5,5-Dithiobis(2-nitrobenzoic acid) pyrene derivative-carbon nanotube electrodes for NADH electrooxidation and oriented immobilization of multicopper oxidases for the development of glucose/O2 biofuel cells.

We report the functionalization of multi-walled carbon nanotubes (MWCNTs) electrodes by a bifunctional nitroaromatic molecule accomplished via π-π interactions of a pyrene derivative. DTNB (5,5'-dithiobis(2-nitrobenzoic acid)) has the particularity to possess both electroactivable nitro groups and negatively charged carboxylic groups. The integration of the DTNB-modified MWCNTs was evaluated for different bioelectrocatalytic systems. The immobilized DTNB-based electrodes showed electrocatalytic activity toward the oxidation of the reduced form of nicotinamide adenine dinucleotide (NADH) with low overpotential of -0.09V vs Ag/AgCl at neutral pH. Glucose dehydrogenase was successfully immobilized at the surface of DTNB-based electrodes and, in the presence of NAD(+), the resulting bioelectrode achieved efficient glucose oxidation with high current densities of 2.03mAcm(-2).
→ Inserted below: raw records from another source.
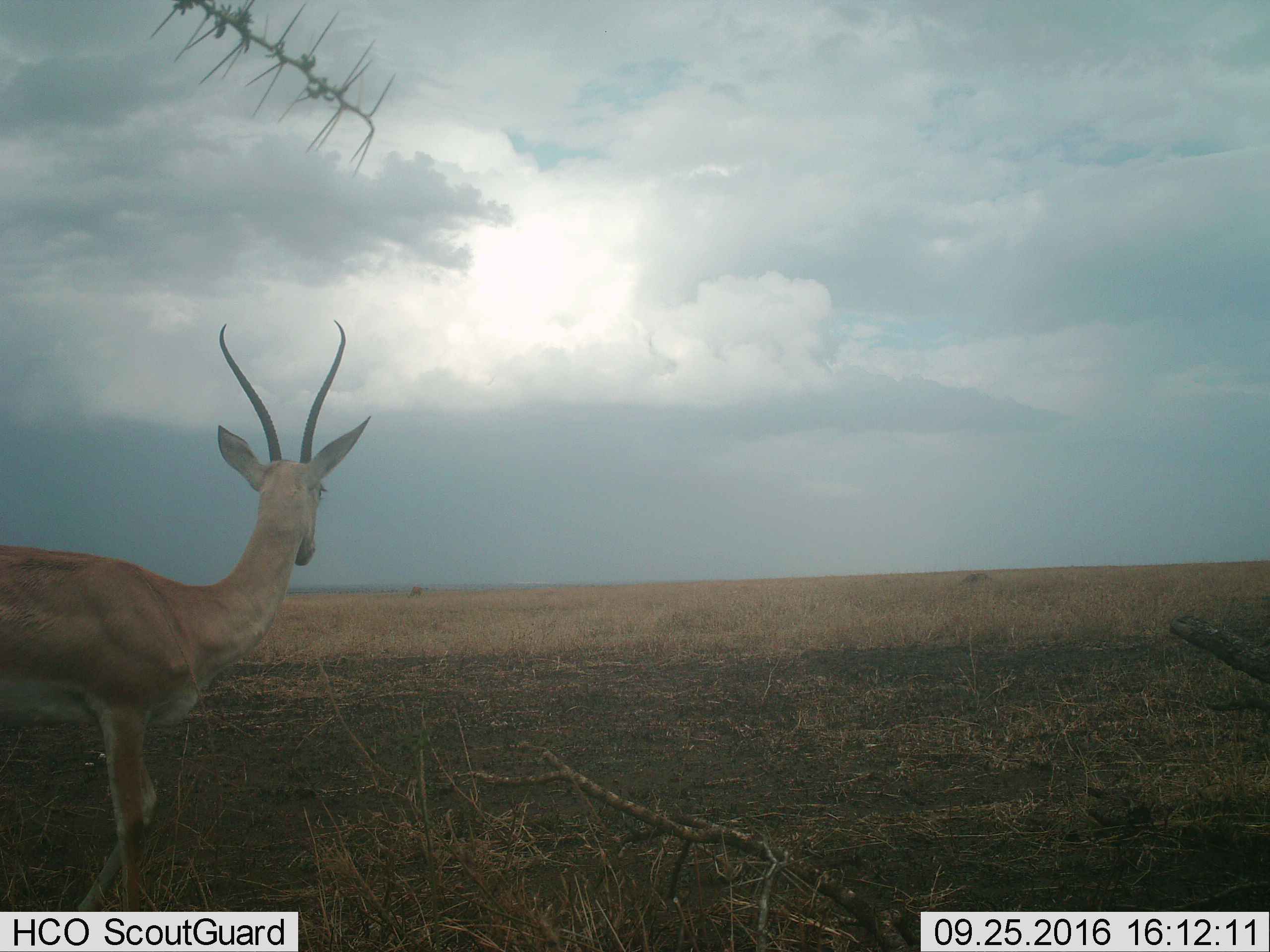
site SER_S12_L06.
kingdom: Animalia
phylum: Chordata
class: Mammalia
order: Artiodactyla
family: Bovidae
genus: Nanger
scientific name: Nanger granti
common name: grant's gazelle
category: gazellegrants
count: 1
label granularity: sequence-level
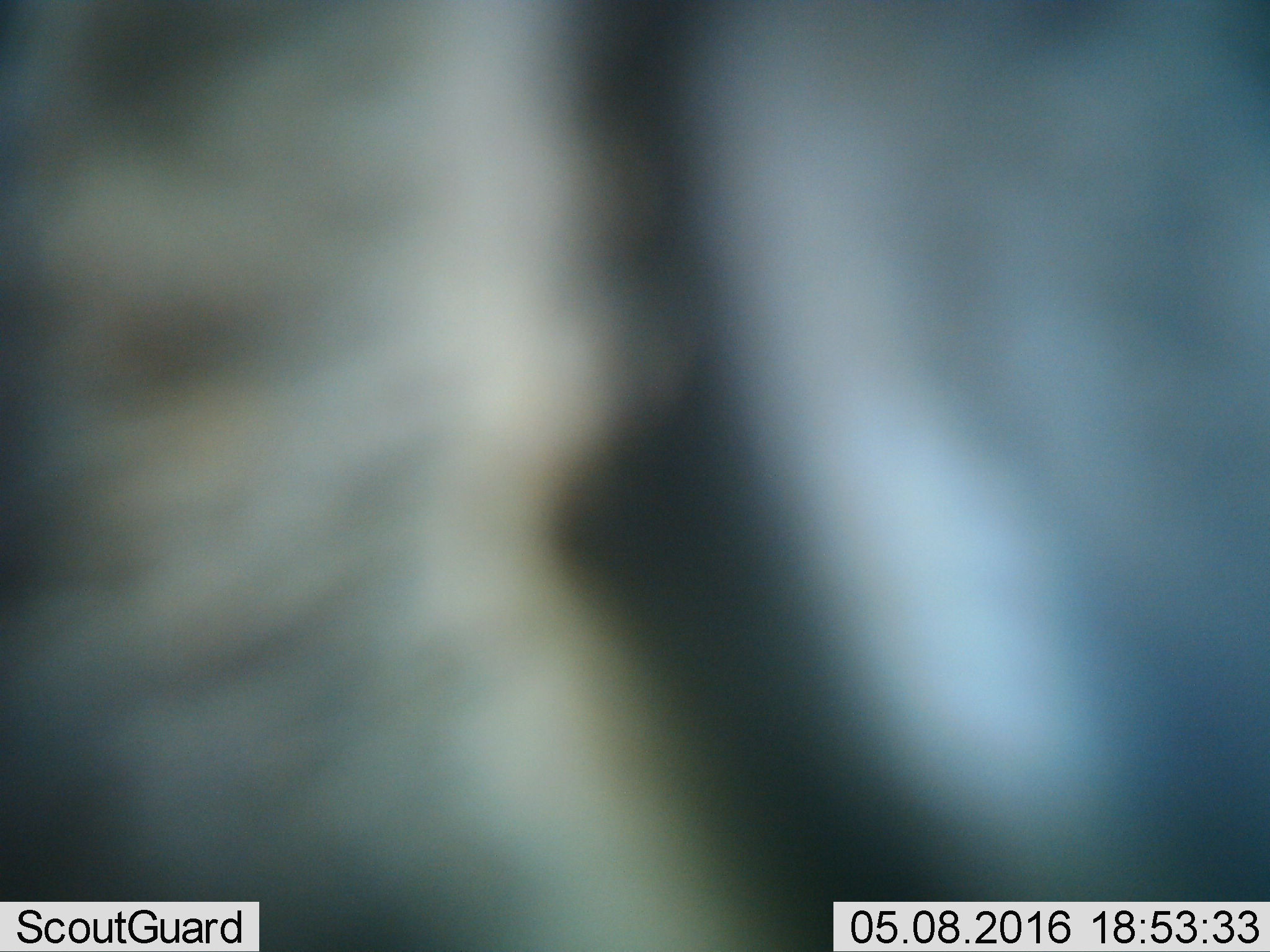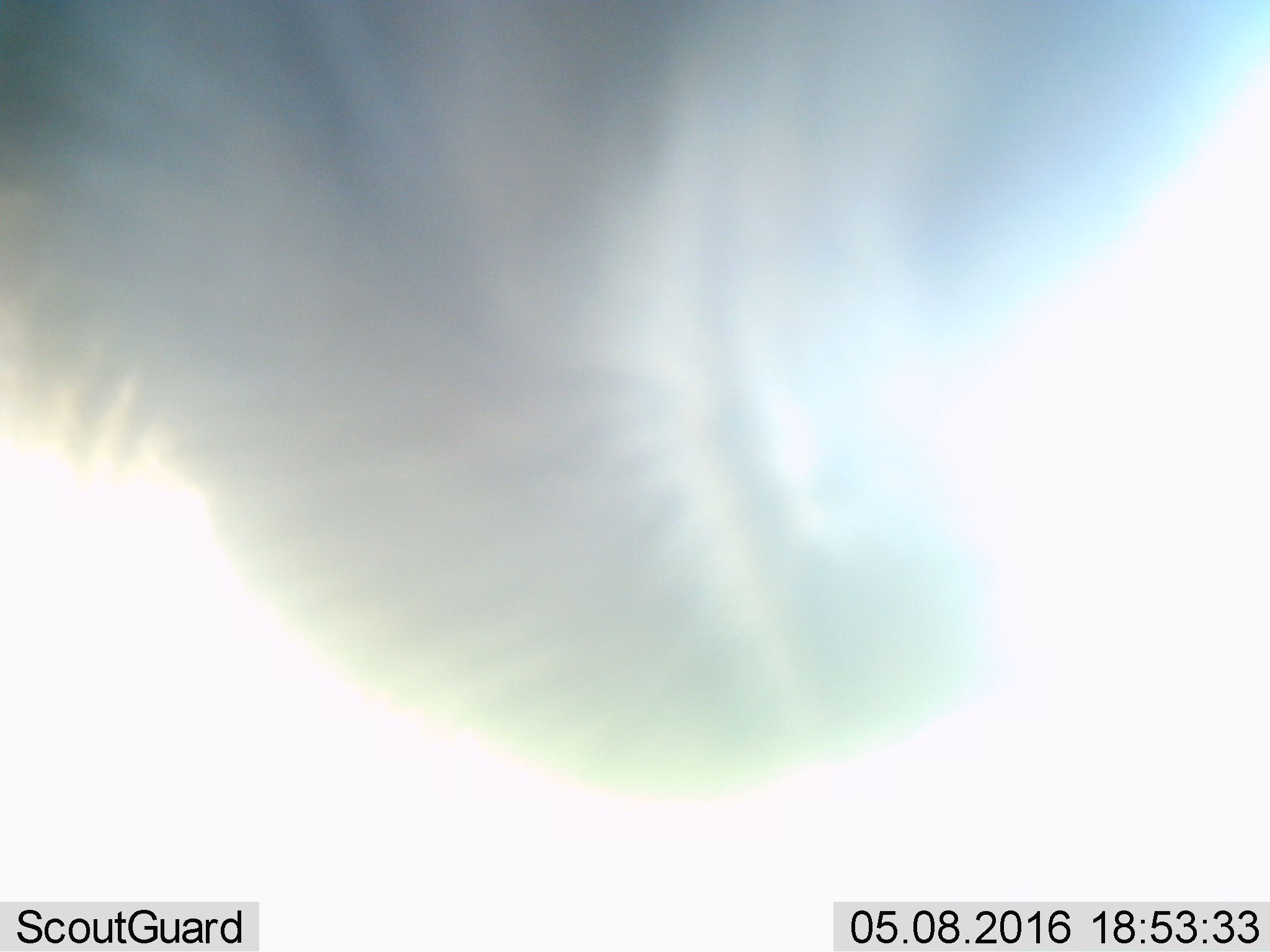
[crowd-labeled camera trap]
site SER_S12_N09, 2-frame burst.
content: unidentified animal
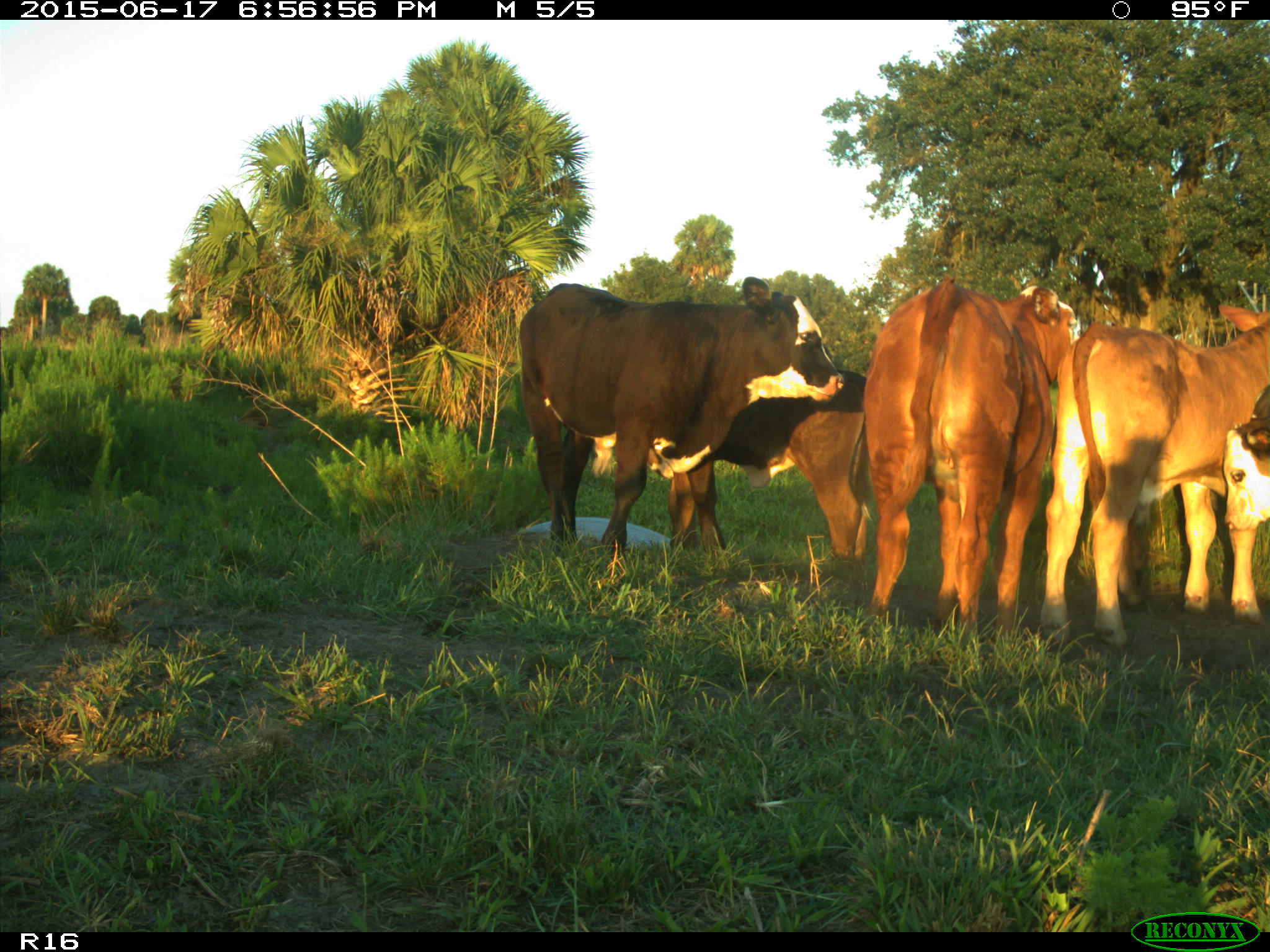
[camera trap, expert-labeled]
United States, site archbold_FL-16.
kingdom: Animalia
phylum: Chordata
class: Mammalia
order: Artiodactyla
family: Bovidae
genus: Bos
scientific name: Bos taurus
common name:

On the other hand, the aromatic structure and the negatively charged nature of the DTNB provoked orientation of both laccase and bilirubin oxidase onto the electrode, which enhanced their ability to undergo a direct electron transfer for oxygen reduction. Due to the proper orientation, low overpotentials were obtained (ca. 0.6V vs Ag/AgCl) and high electrocatalytic currents of about 3.5mAcm(-)(2) were recorded at neutral pH in O2 saturated conditions for bilirubin oxidase electrodes. The combination of these bioanodes and bilirubin oxidase biocathodes provided glucose/O2 enzymatic biofuel cells (EBFC) exhibiting an open-circuit potential of 0.640V, with an associated maximum current density of 2.10mAcm(-)(2). Moreover, the fuel cell delivered a maximum power density of 0.50mWcm(-)(2) at 0.36 V.